● Exercise set:
a: Reproduce word for word the stretch of the Johannesburg passage that begins at the words "The excitement was" and stops after "like thick honey.".
b: In the Johannesburg passage, in which country does the narrator plan to volunteer?

● Passage:
---*---

The excitement was bubbling up immediately, and an internal voice happily chanting “Eeee! We’re in Africa! Eeee! Africa!” Even the rising sun looked different – bigger and somehow more liquid, spilling across the horizon like thick honey.
A South African businessman on his way home from Singapore wandered into the line of my giddy smile as we were filing off the plane:
Him: “I’ve never seen anyone so excited to reach Jo’burg international. Are you coming home?”
Me (maddeningly chirpy after 11 hour overnight flight): “No, it’s my first time in Africa!”
Him: “Welcome! It won’t be your last, this place has a way of getting under your skin. How long are you in Jo’burg?”
Me: “Oh, I’m just passing through. I’m on my way to Swaziland, I’m volunteering there for a few months. I’m a bit nervous to be honest, I’ve no idea what to expect.”
Him: “Ya right. Swaziland’s a nice little place. It’s a bit backward though, it won’t be like South Africa.”
Me: “I’ve no idea what South Africa’s like either! I’m from Australia – Sydney.”
Him: “I imagine both countries are pretty similar. Jozi – Sydney – both modern, cosmopolitan cities.”
Me: “Really? I’ve heard horror stories about Jo’burg back home – I’m glad to hear they’re exaggerated.”
Him: “Completely exaggerated! Jozi’s like any other city. Some places are no-go zones, day or night. But most places are fine by day. And of course you don’t walk around alone or at night.”
Me: “Actually, in Sydney I can’t think of anywhere that I couldn’t go to during the day, and I often walked home by myself after midnight.”
Him: “Really?! You mustn’t do that here!”
I realised we had very different standards of ‘normal’.

---*---

● Data extracts:
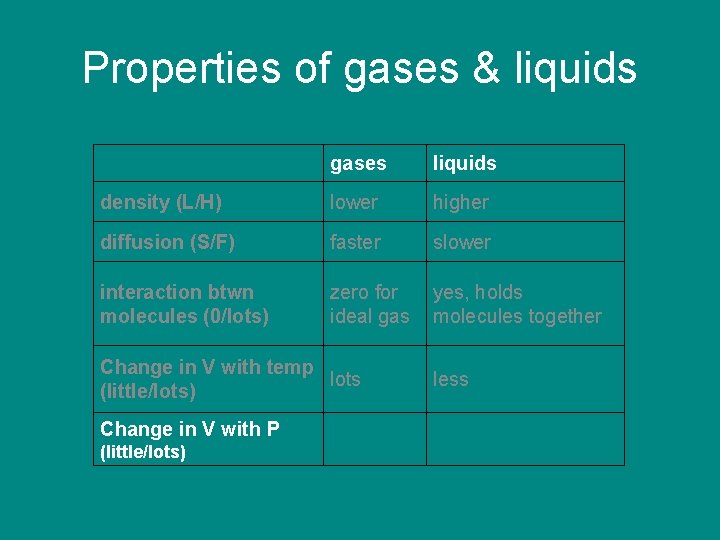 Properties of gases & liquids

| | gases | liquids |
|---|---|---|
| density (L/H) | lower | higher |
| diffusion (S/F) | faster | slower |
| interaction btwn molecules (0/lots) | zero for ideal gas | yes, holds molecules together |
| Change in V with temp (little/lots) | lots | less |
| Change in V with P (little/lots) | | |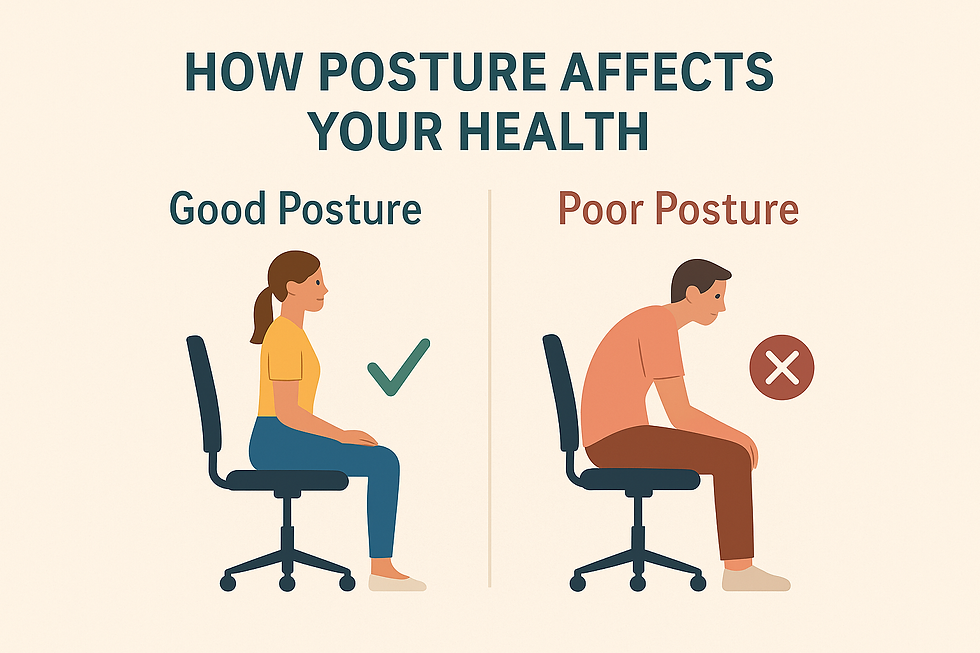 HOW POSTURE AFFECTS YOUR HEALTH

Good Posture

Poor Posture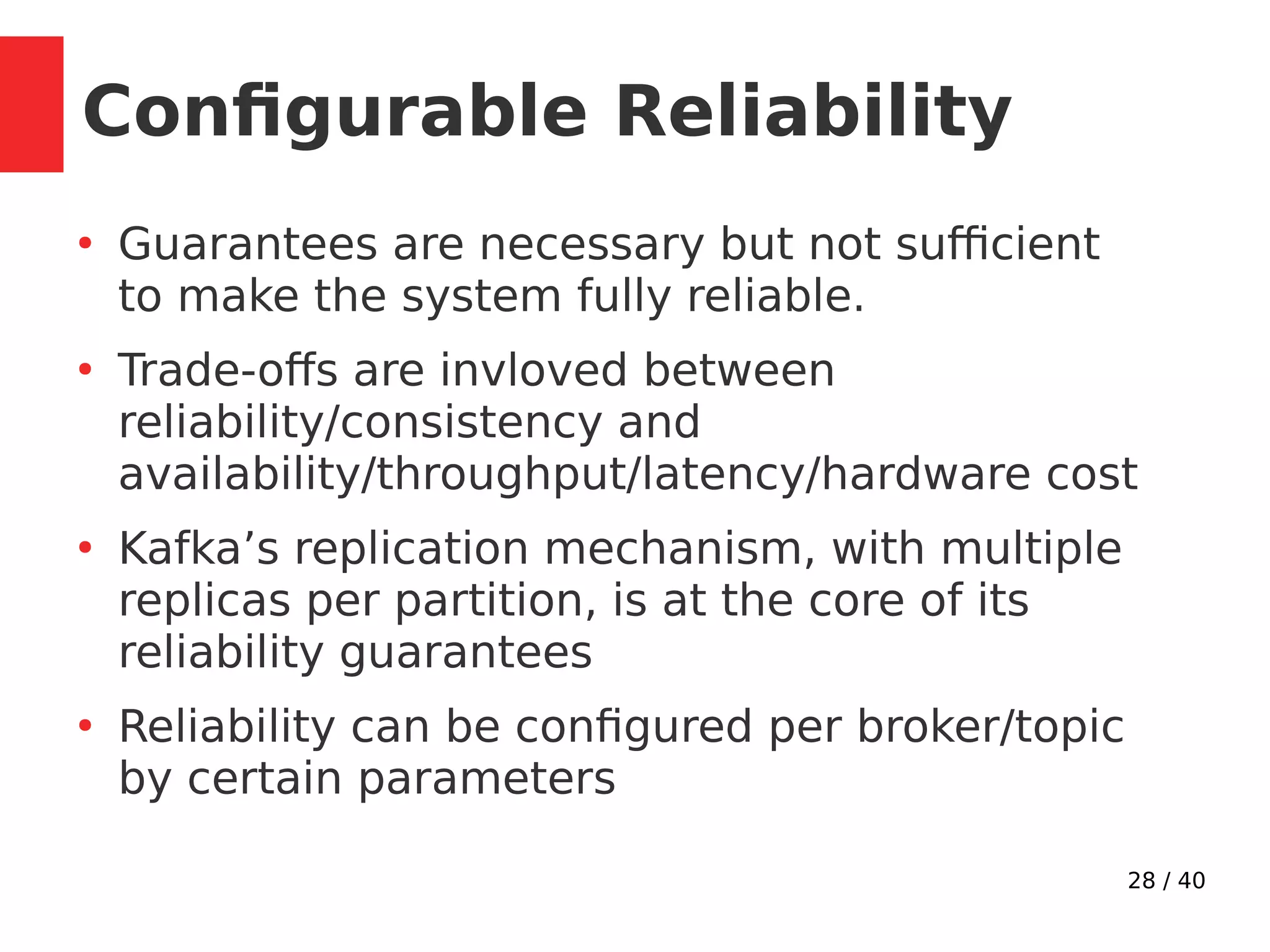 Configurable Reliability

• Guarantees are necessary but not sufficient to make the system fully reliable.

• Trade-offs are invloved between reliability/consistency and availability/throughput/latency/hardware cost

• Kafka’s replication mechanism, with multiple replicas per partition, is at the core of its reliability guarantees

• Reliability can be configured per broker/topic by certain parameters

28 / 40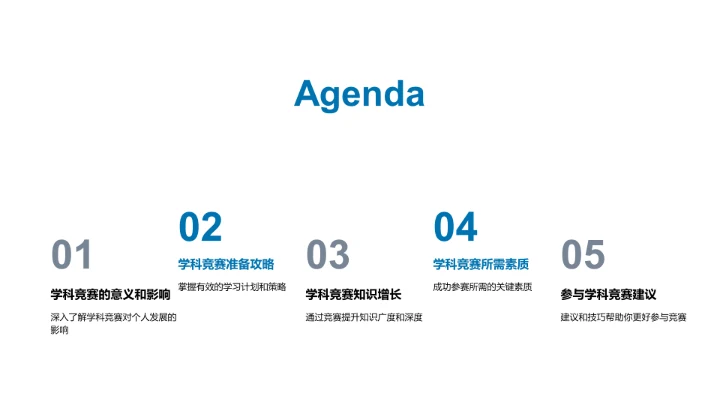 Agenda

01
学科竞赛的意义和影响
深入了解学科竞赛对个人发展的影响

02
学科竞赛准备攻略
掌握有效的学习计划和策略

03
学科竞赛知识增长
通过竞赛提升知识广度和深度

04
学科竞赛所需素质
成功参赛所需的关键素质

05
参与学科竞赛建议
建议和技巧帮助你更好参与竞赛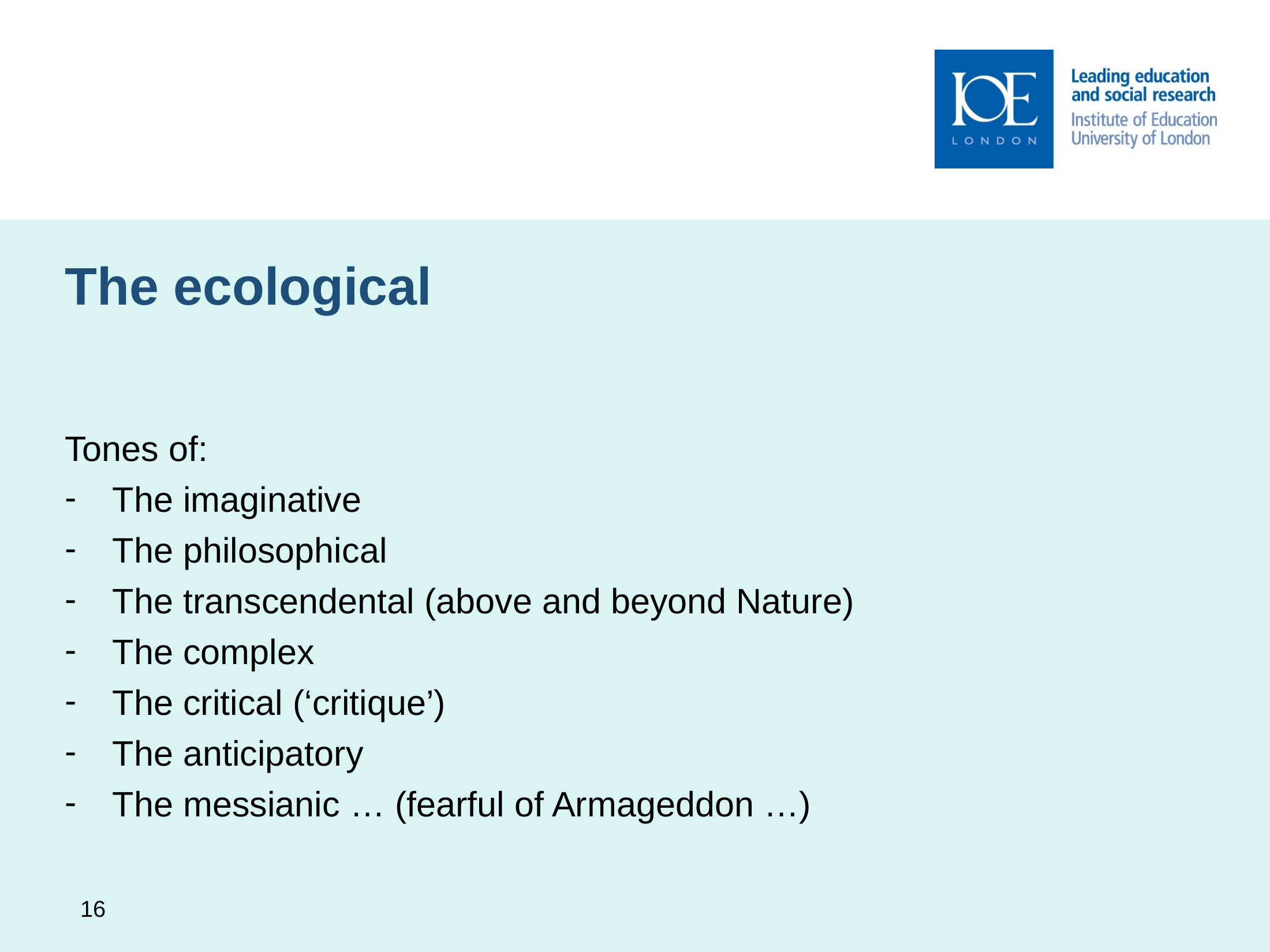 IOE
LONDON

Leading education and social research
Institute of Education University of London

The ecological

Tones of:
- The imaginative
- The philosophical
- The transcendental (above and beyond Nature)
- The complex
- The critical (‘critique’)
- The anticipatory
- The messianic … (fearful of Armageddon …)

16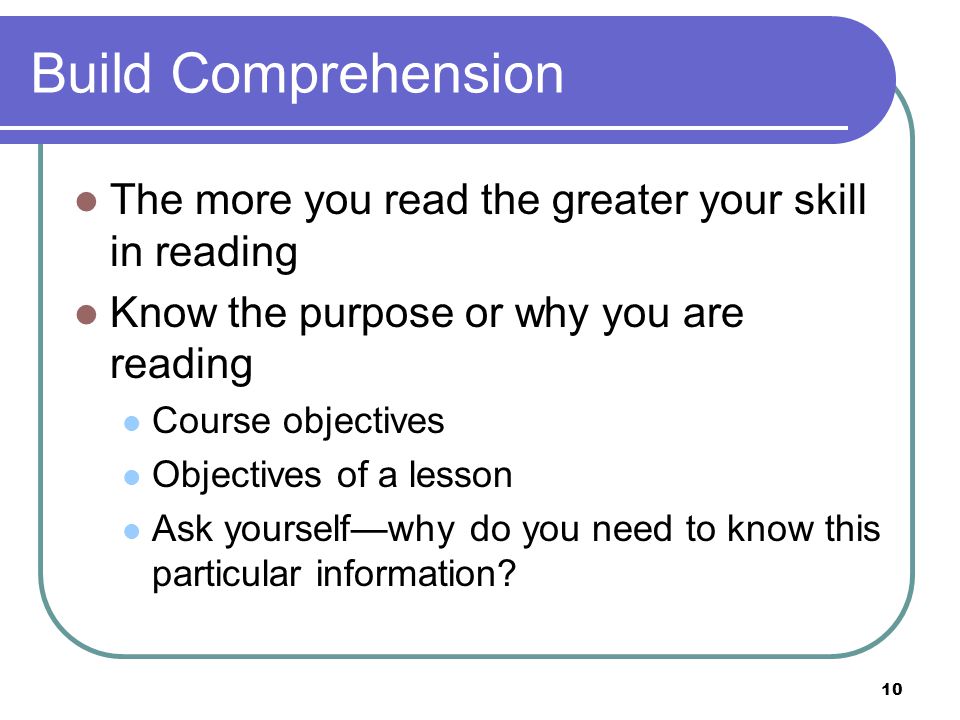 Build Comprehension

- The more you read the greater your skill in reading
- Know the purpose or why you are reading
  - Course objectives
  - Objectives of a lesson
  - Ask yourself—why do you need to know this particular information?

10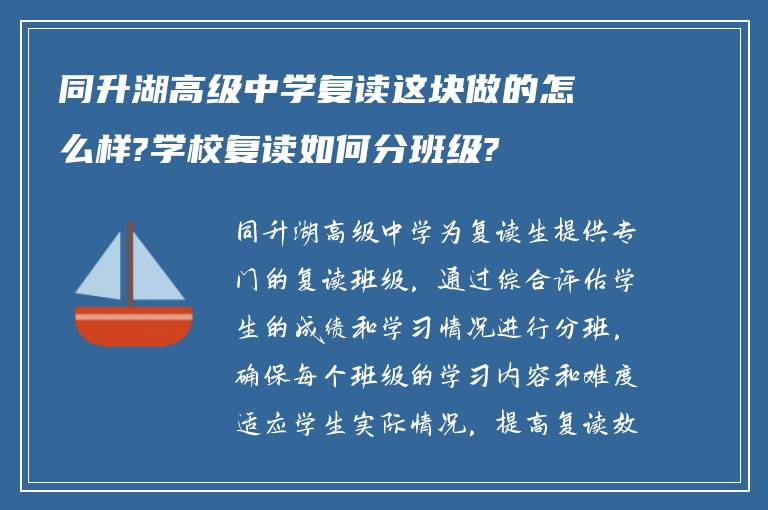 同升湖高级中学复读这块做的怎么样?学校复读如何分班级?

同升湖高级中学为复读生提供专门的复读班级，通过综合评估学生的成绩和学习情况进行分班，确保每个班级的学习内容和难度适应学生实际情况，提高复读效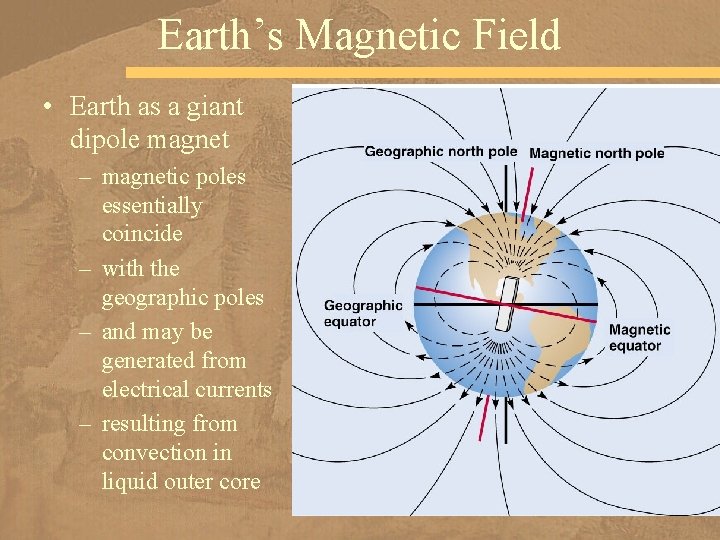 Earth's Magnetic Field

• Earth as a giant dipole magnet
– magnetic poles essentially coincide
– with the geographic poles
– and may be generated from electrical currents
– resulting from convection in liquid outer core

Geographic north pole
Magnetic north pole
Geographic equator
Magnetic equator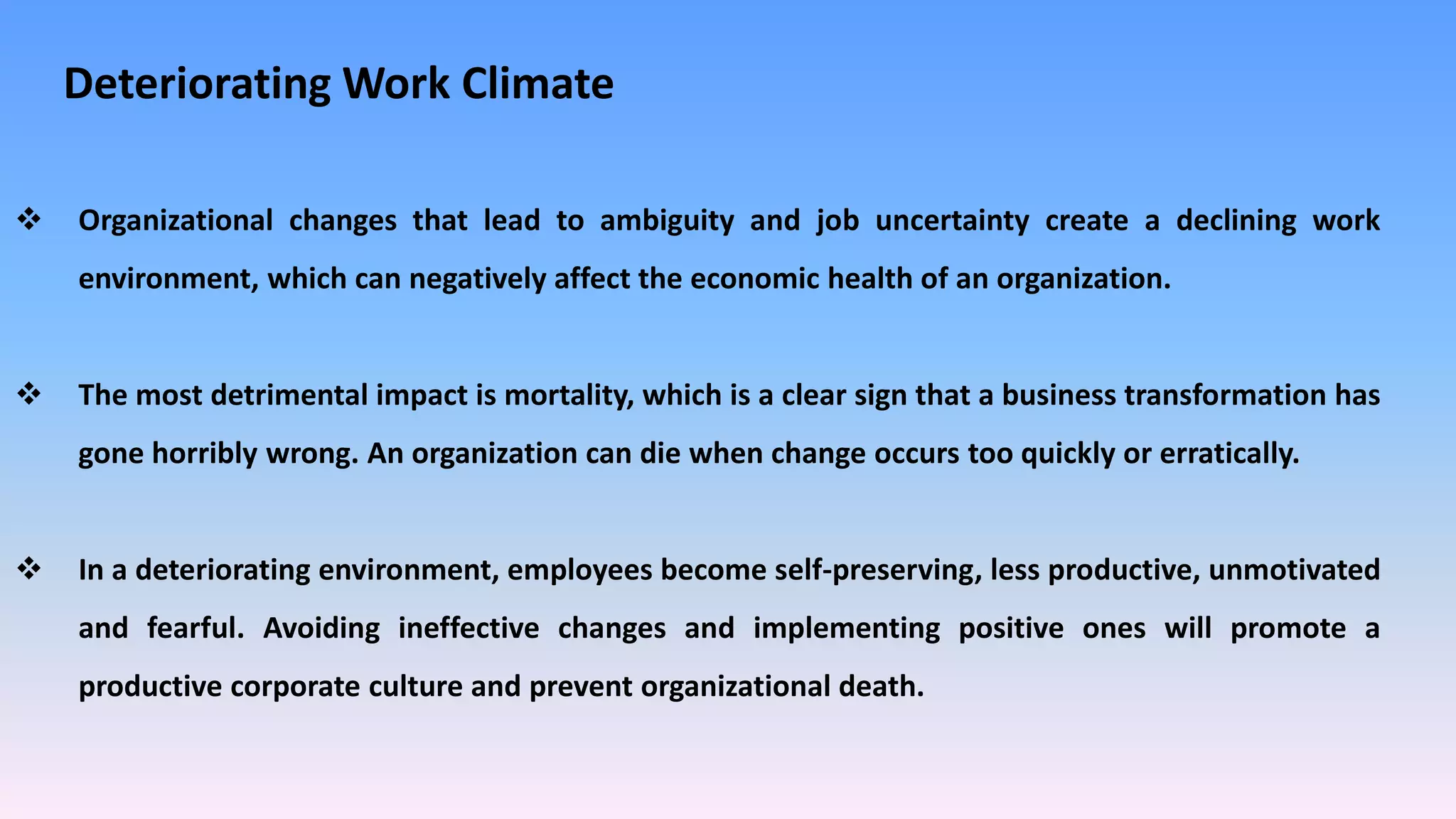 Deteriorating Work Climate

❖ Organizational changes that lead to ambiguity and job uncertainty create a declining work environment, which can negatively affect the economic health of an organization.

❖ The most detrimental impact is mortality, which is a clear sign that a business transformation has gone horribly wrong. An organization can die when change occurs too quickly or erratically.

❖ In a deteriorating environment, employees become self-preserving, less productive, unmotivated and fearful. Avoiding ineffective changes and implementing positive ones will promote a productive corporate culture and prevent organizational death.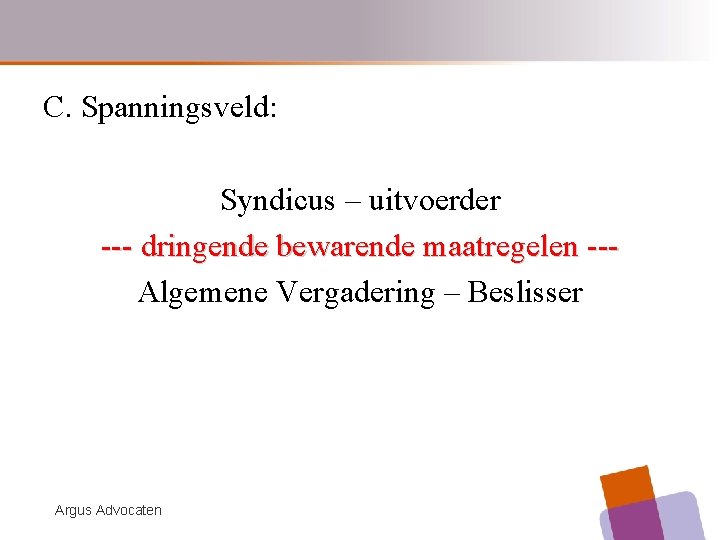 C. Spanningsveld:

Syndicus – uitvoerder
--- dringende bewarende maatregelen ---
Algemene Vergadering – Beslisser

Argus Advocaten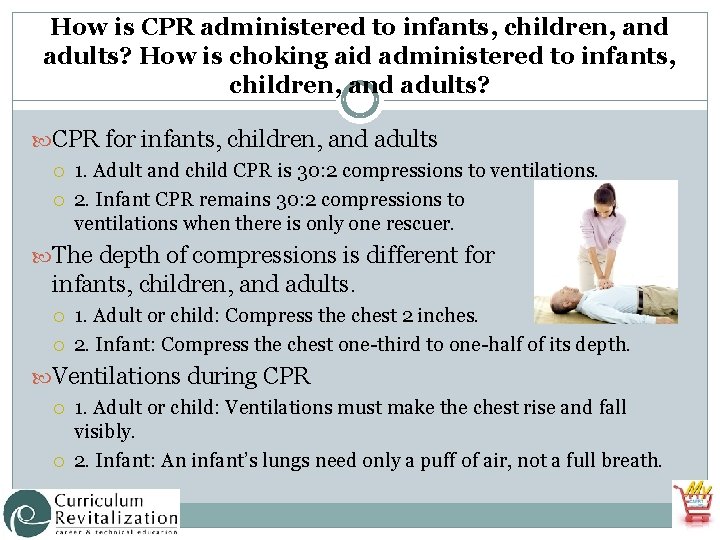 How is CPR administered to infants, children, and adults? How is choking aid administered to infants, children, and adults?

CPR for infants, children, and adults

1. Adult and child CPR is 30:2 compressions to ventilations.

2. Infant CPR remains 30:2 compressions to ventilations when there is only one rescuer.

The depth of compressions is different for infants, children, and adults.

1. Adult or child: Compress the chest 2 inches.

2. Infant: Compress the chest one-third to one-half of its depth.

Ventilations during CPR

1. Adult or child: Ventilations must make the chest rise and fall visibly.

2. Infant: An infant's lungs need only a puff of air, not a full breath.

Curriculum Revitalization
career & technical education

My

---*---

● Task answers:
a:
The excitement was bubbling up immediately, and an internal voice happily chanting “Eeee! We’re in Africa! Eeee! Africa!” Even the rising sun looked different – bigger and somehow more liquid, spilling across the horizon like thick honey.

b: Swaziland, for a few months.